Communicates a commanding bearish bias

angel may

USDCAD seems to be pursuing its proclaimed bearish direction, something also conveyed through the dominant negative bearing within the simple moving averages (SMAs). The short-term oscillators as well as the falling Ichimoku lines deliver a negative demeanour reinforcing this view. The MACD, some distance in the negative region, is decreasing […]

USDCAD seems to be pursuing its proclaimed bearish direction, something also conveyed through the dominant negative bearing within the simple moving averages (SMAs).
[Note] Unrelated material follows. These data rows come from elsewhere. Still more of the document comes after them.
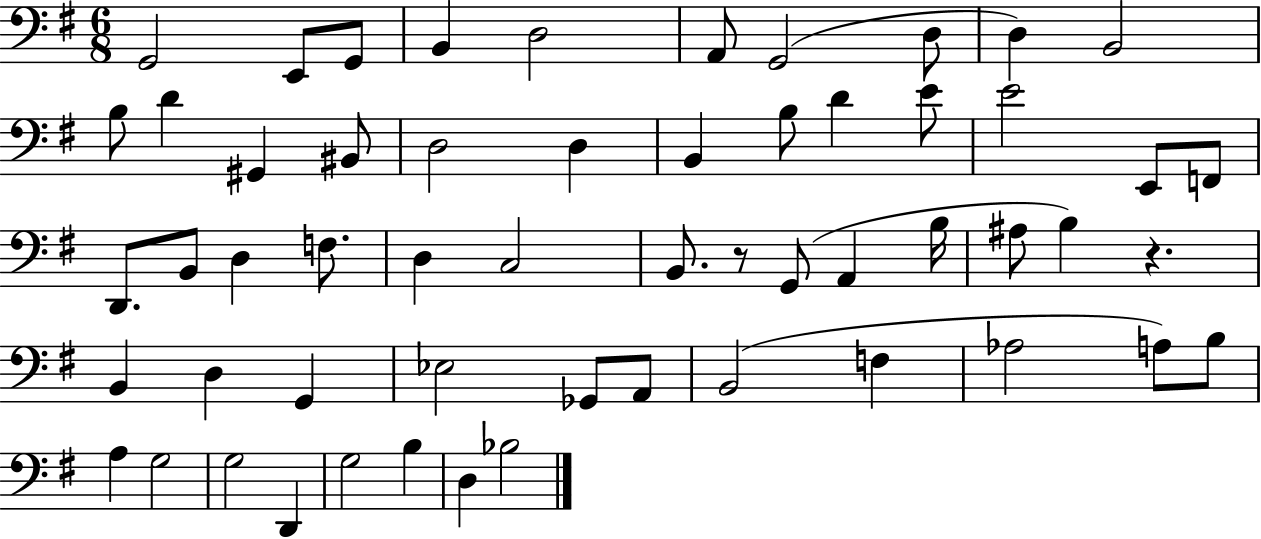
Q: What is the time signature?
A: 6/8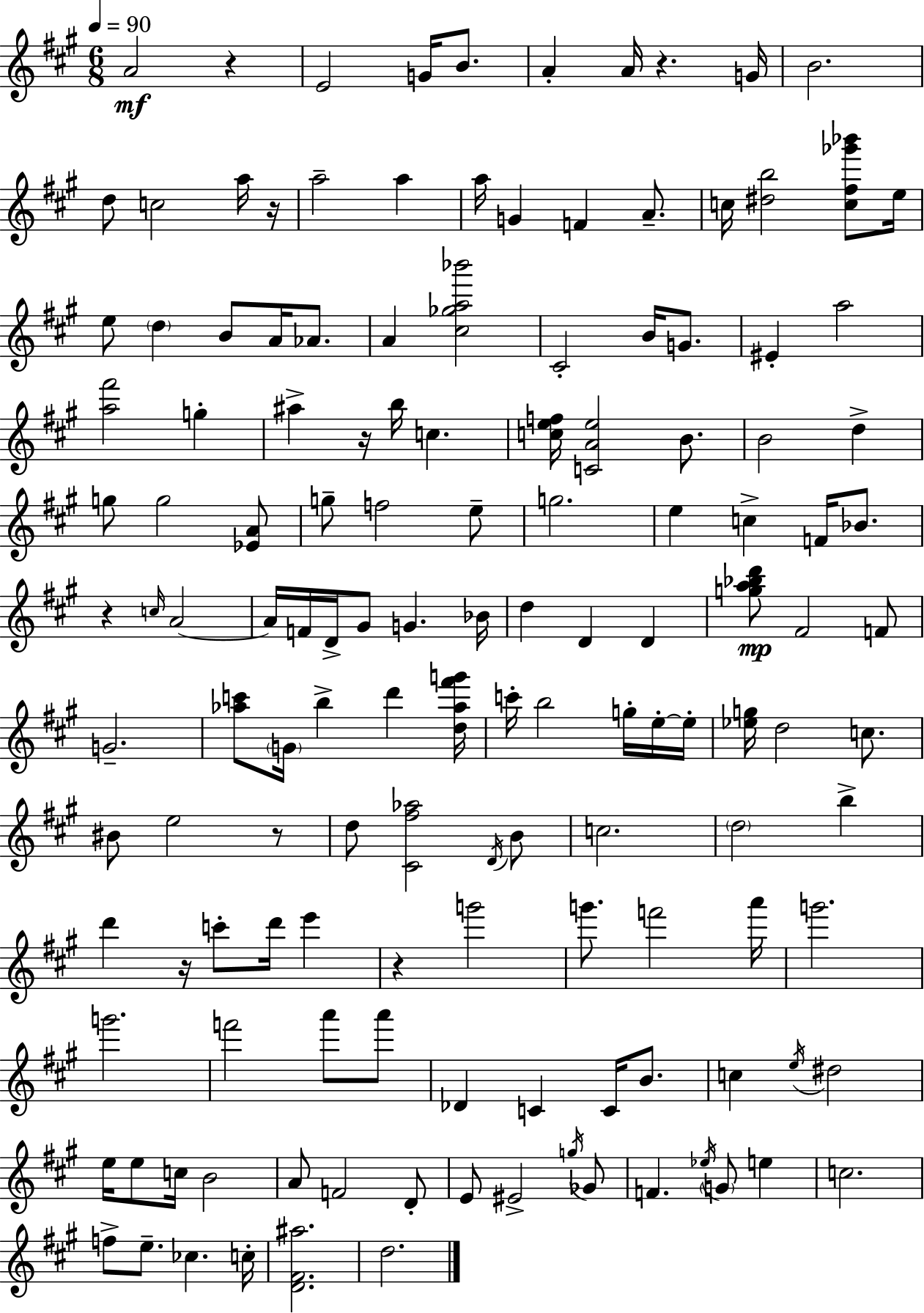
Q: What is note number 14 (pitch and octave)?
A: A5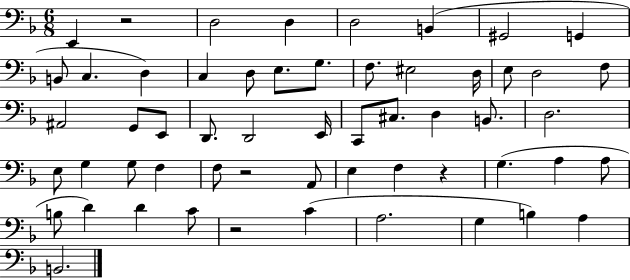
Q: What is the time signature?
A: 6/8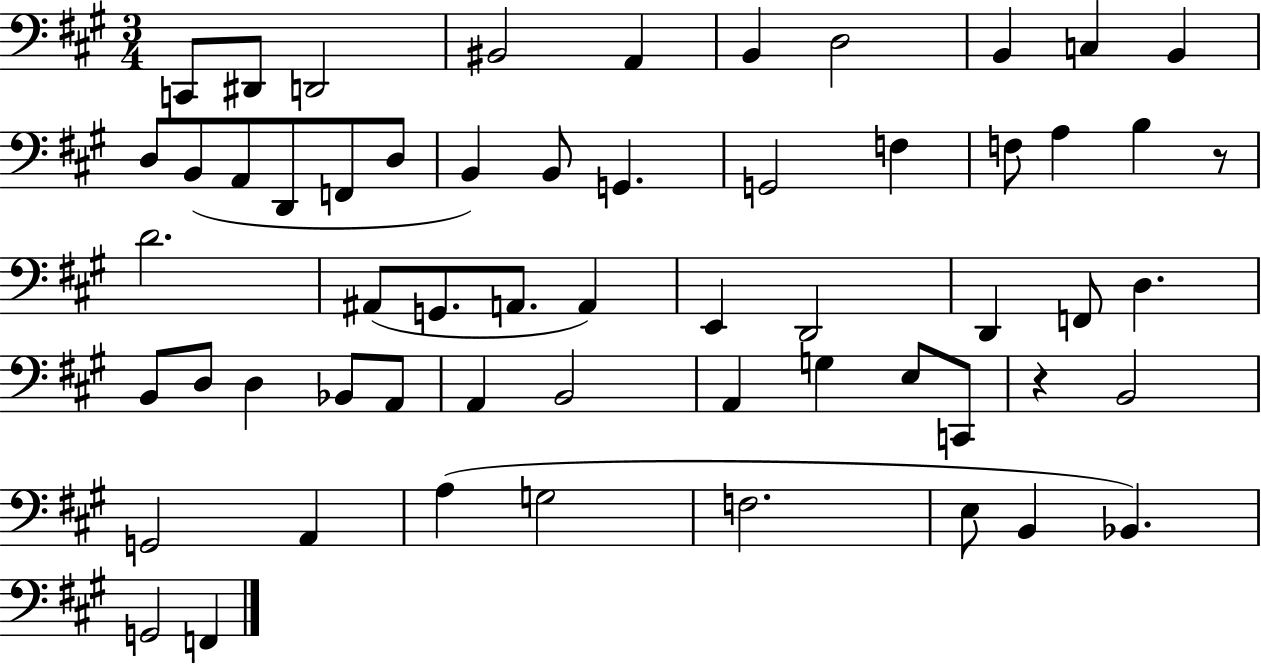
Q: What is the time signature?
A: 3/4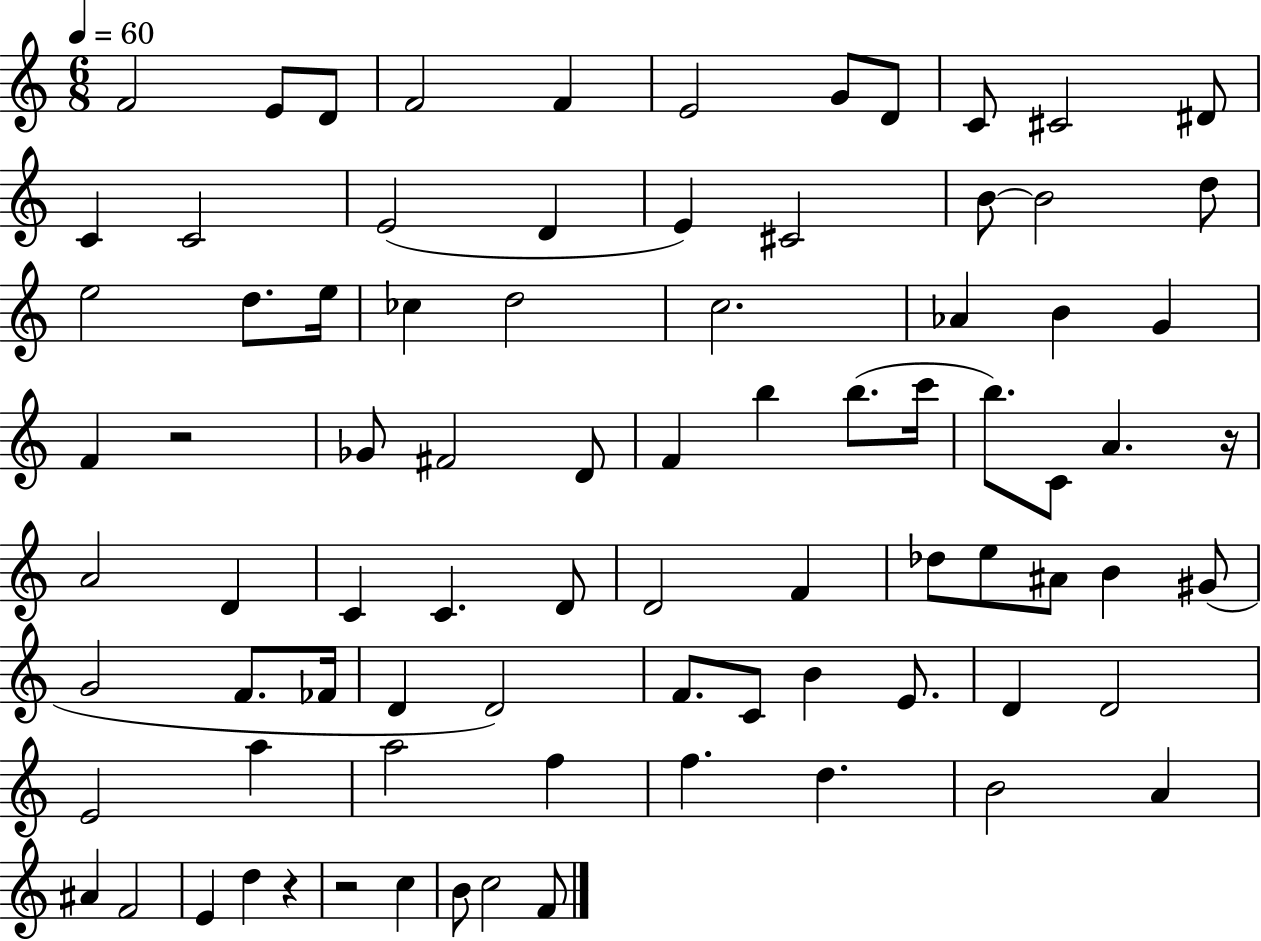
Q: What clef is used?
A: treble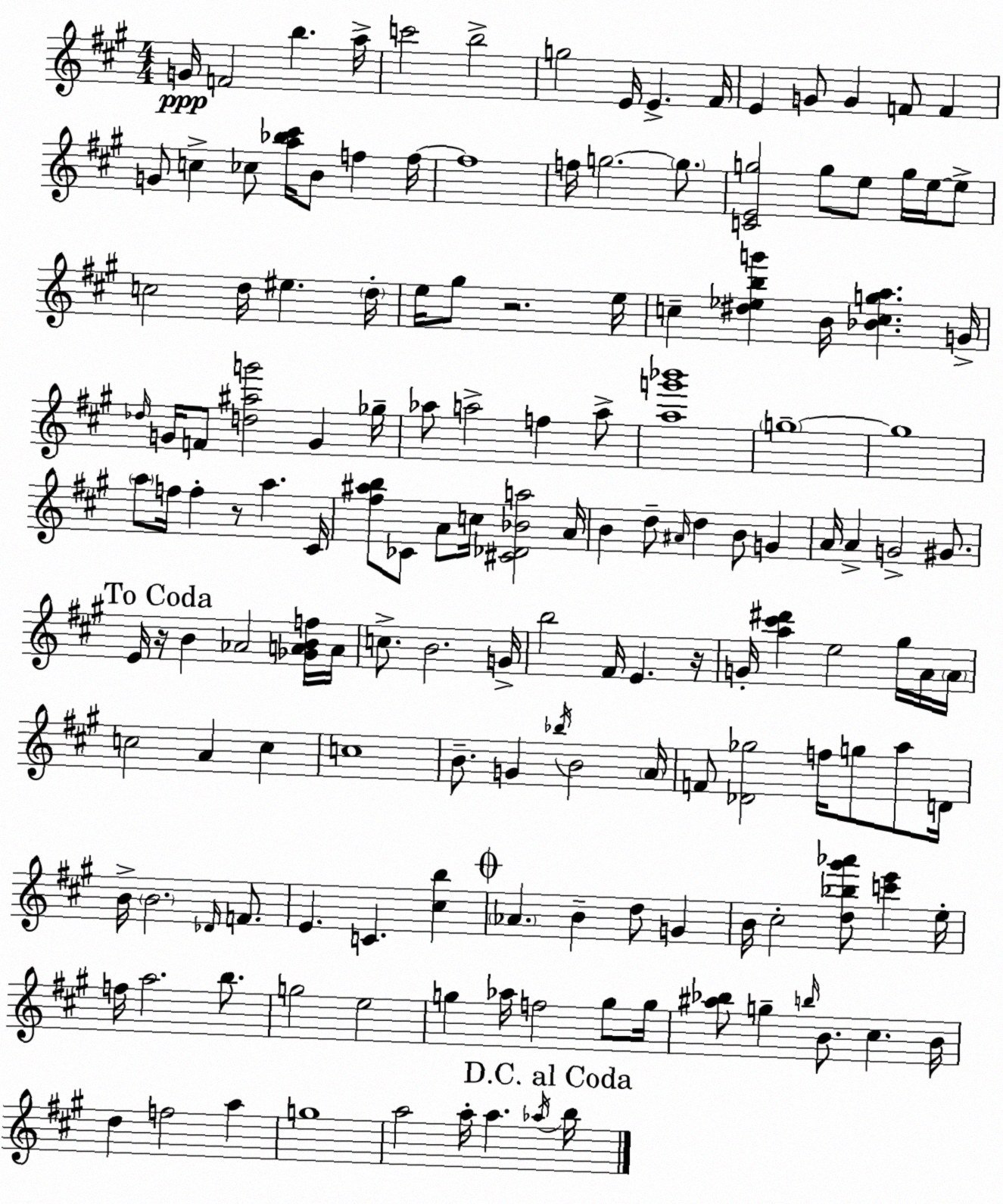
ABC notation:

X:1
T:Untitled
M:4/4
L:1/4
K:A
G/4 F2 b a/4 c'2 b2 g2 E/4 E ^F/4 E G/2 G F/2 F G/2 c _c/2 [a_b^c']/4 B/2 f f/4 f4 f/4 g2 g/2 [CEg]2 g/2 e/2 g/4 e/4 e/2 c2 d/4 ^e d/4 e/4 ^g/2 z2 e/4 c [^d_ebg'] B/4 [_Bcga] G/4 _d/4 G/4 F/2 [d^ag']2 G _g/4 _a/2 a2 f a/2 [ag'_b']4 g4 g4 a/2 f/4 f z/2 a ^C/4 [^f^ab]/2 _C/2 A/2 c/4 [^C_D_Ba]2 A/4 B d/2 ^A/4 d B/2 G A/4 A G2 ^G/2 E/4 z/4 B _A2 [_GABf]/4 A/4 c/2 B2 G/4 b2 ^F/4 E z/4 G/4 [a^c'^d'] e2 ^g/4 A/4 A/4 c2 A c c4 B/2 G _b/4 B2 A/4 F/2 [_D_g]2 f/4 g/2 a/2 D/4 B/4 B2 _D/4 F/2 E C [^cb] _A B d/2 G B/4 ^c2 [d_b^g'_a']/2 [c'e'] e/4 f/4 a2 b/2 g2 e2 g _a/4 f2 g/2 g/4 [^a_b]/2 g b/4 B/2 ^c B/4 d f2 a g4 a2 a/4 a _a/4 b/4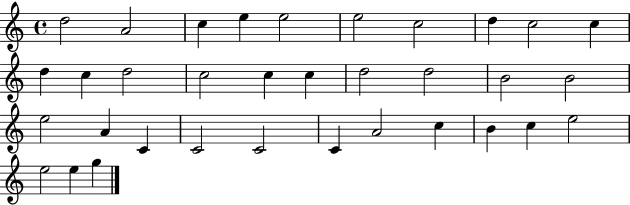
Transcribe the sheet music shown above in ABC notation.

The short-term oscillators as well as the falling Ichimoku lines deliver a negative demeanour reinforcing this view.

The MACD, some distance in the negative region, is decreasing below its red signal line, while the RSI is slipping further in oversold territory. Moreover, the stochastic oscillator has retreated into the oversold zone, promoting further losses in the pair.

To the downside, sellers may be initially challenged by the 1.2975 barrier of January 8 ahead of the nearby 1.2951 year end low, identified on 31 December 2019. Should the pair weaken further, the 1.2915 obstacle from October 2018 may come into play, prior to the 1.2886 border.

If buyers resurface, early limitations may arise from the 1.3046 inside swing low, coupled with the red Tenkan-sen line. Pushing higher may encounter some friction from the blue Kijun-sen line at 1.3097 ahead of a resistance band from 1.3125 – 1.3132. Nudging above this, the 50-period SMA at 1.3144 and the 1.3165 high may prevent the climb from testing the cloud and 100-day SMA around 1.3197. Should the cloud and neighbouring diagonal line – drawn from 1.4667 – fail to dismiss further advances, the pair may target the 1.3239 tough barrier ahead of the 1.3270 peak.

In brief, USDCAD continues to present a strong short-to-medium-term bearish bias below the descending line and the SMAs.